アート好きの心を満たす旅 / 北九州市小倉(福岡県)VOL.01
VOL.01 【前編】 VOL.02 【後編】 VOL.03 【特別編】

北九州の小倉というと、ベストセラーとなった「東京タワー」の著者、リリー・フランキーさんの自伝的小説に描かれた主人公の出身地を思い出すだろうか。あるいは、十八世中村勘三郎さんが現代に復活させた、江戸時代の芝居小屋、平成中村座小倉公演を思い浮かべる人もいるだろうか。

ちょうど、今月はその平成中村座がまさに小倉公演を迎えている。そして、リリー・フランキーさんがアンバサダーを務めることとなった、北九州国際映画祭の初年度の開催がもうすぐ始まろうとしている。

そんな今まさに旬な、文化的にも注目を浴びる小倉の街は、九州各地に通ずる街道の起点であり、かつては城下町として繁栄していた。唐造りの天守閣が美しい小倉城や北九州の台所といわれる山海の幸豊かな旦過市場、日本屈指の夜景が眼下に広がる皿倉山など見どころも多い小倉の街で、アートスポットを訪ねてみた。

勝山公園に設置された特設舞台。平成中村座小倉公演が、2023年11月1日(水)に始まり、11月26日(日)に千秋楽を迎える。『小笠原騒動』『義経千本桜 ‐渡海屋の場 大物浦の場‐』などが上演された。街中の商店街には、沢山の歌舞伎役者名の幟がはためいていた。
勝山公園に設置された特設舞台。平成中村座小倉公演が、2023年11月1日(水)に始まり、11月26日(日)に千秋楽を迎える。『小笠原騒動』『義経千本桜 ‐渡海屋の場 大物浦の場‐』などが上演された。街中の商店街には、沢山の歌舞伎役者名の幟がはためいていた。

#### 課題:
小倉の旅の文章を、途切れたところから書き進めてください。 この後に並ぶ行は、小倉の旅の文章とは別の資料です。

#### 資料:
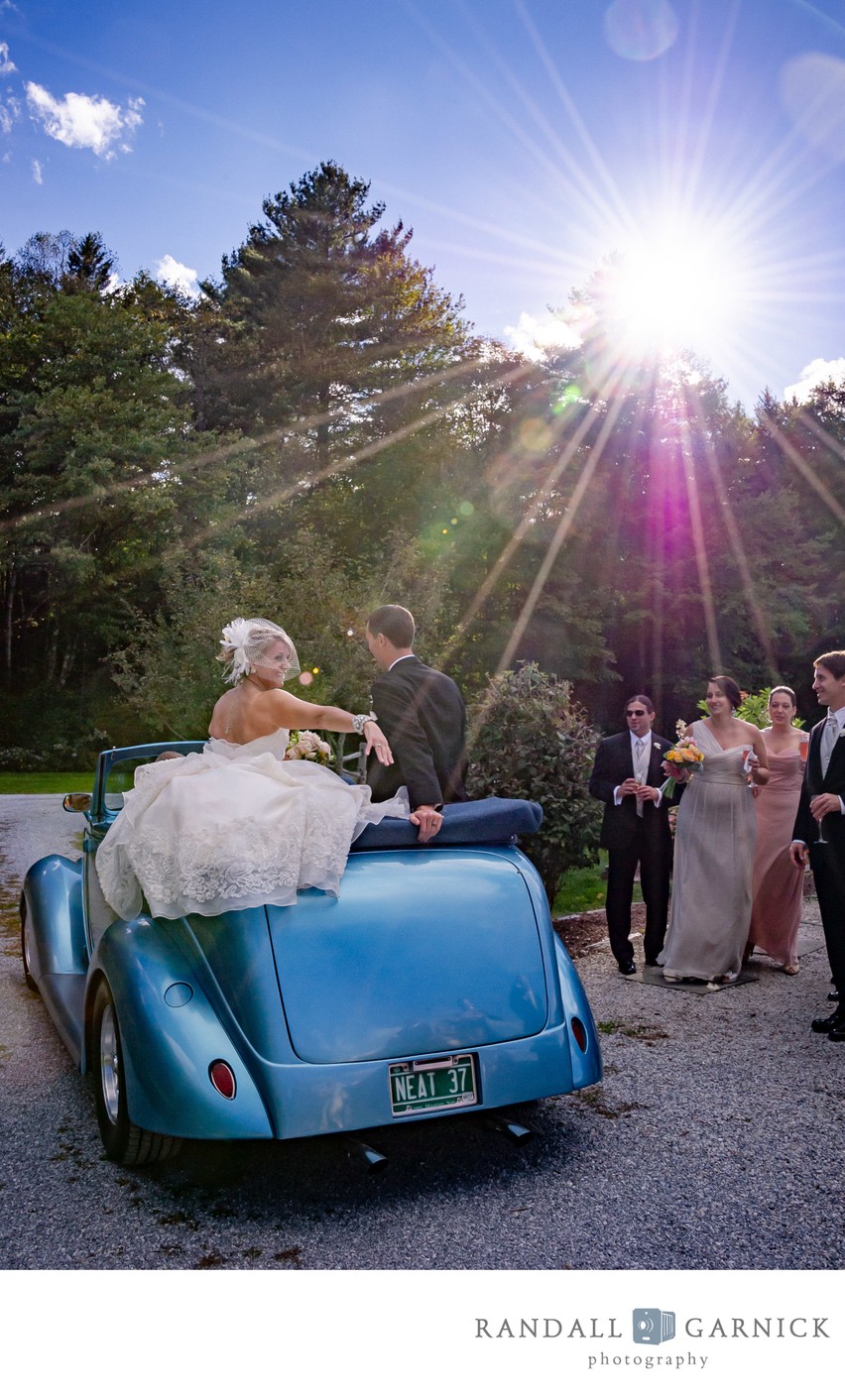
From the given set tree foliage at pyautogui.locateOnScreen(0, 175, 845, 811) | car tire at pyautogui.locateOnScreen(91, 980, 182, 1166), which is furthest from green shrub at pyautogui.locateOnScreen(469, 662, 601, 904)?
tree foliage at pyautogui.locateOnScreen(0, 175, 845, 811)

==

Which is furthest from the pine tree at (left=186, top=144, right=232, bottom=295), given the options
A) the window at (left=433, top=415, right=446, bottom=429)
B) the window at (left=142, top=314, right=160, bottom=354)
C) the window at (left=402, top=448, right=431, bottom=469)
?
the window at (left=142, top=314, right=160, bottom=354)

#### 課題の結果:
優雅な佇まいで小倉の街を見守る、細川忠興公が築いた名城、小倉城

見事な石垣の上に建つ小倉城の天守閣は、天保8年(1837年)に火災で焼失したが、昭和34年(1959年)に再建された。
見事な石垣の上に建つ小倉城の天守閣は、天保8年(1837年)に火災で焼失したが、昭和34年(1959年)に再建された。

平成中村座小倉公演では、勝山公園に設置される特設舞台で繰り広げられる演目の借景に、実際の小倉城が登場する。その小倉城は、この街のシンボルでもあり、春になれば桜の名所としても知られる。

戦国末期の1569年、中国地方の毛利氏が現在の地に城を築いたことから始まり、1602年には、細川忠興によって約7年の歳月をかけた本格的な築城が始まった。野面積(のづらづみ)と言われる切り石を使わない小倉城の石垣は見事だ。4重5階の天守は、「唐造(からづくり)」といわれる、最上階が下層より大きく張り出した特徴的なつくりで、当時最新の建築様式であったそうだ。

小倉北区城内の界隈。左奥に見えるのが小倉城。
さらに左手には小倉城庭園があり、右手には八坂神社、右手奥には松本清張記念館が建つ。
小倉北区城内の界隈。左奥に見えるのが小倉城。
さらに左手には小倉城庭園があり、右手には八坂神社、右手奥には松本清張記念館が建つ。

福岡県企救(きく)郡板櫃村(現、北九州市小倉北区)に生まれ、「或る『小倉日記』伝」で、第28回芥川賞を受賞した松本清張の文学館「松本清張記念館記念館」も小倉北区城内にあり、小倉城、小倉城庭園、松本清張記念館の3施設をめぐる共通券などもあり、小倉城界隈の散策でゆっくり1日過ごすのも良さそうだ。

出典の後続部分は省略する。